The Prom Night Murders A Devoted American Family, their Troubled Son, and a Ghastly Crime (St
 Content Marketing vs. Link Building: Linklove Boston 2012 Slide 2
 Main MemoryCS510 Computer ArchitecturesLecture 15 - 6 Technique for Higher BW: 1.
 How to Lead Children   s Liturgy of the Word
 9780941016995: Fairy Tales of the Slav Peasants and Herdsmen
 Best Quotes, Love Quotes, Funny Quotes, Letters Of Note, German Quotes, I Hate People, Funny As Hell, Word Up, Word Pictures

☆ ☆ ☆ ☆ ☆

ABOUT THIS EXERCISE: All of the records above are to be printed again exactly as they appear.

TASK RESULT:
The Prom Night Murders A Devoted American Family, their Troubled Son, and a Ghastly Crime (St
 Content Marketing vs. Link Building: Linklove Boston 2012 Slide 2
 Main MemoryCS510 Computer ArchitecturesLecture 15 - 6 Technique for Higher BW: 1.
 How to Lead Children   s Liturgy of the Word
 9780941016995: Fairy Tales of the Slav Peasants and Herdsmen
 Best Quotes, Love Quotes, Funny Quotes, Letters Of Note, German Quotes, I Hate People, Funny As Hell, Word Up, Word Pictures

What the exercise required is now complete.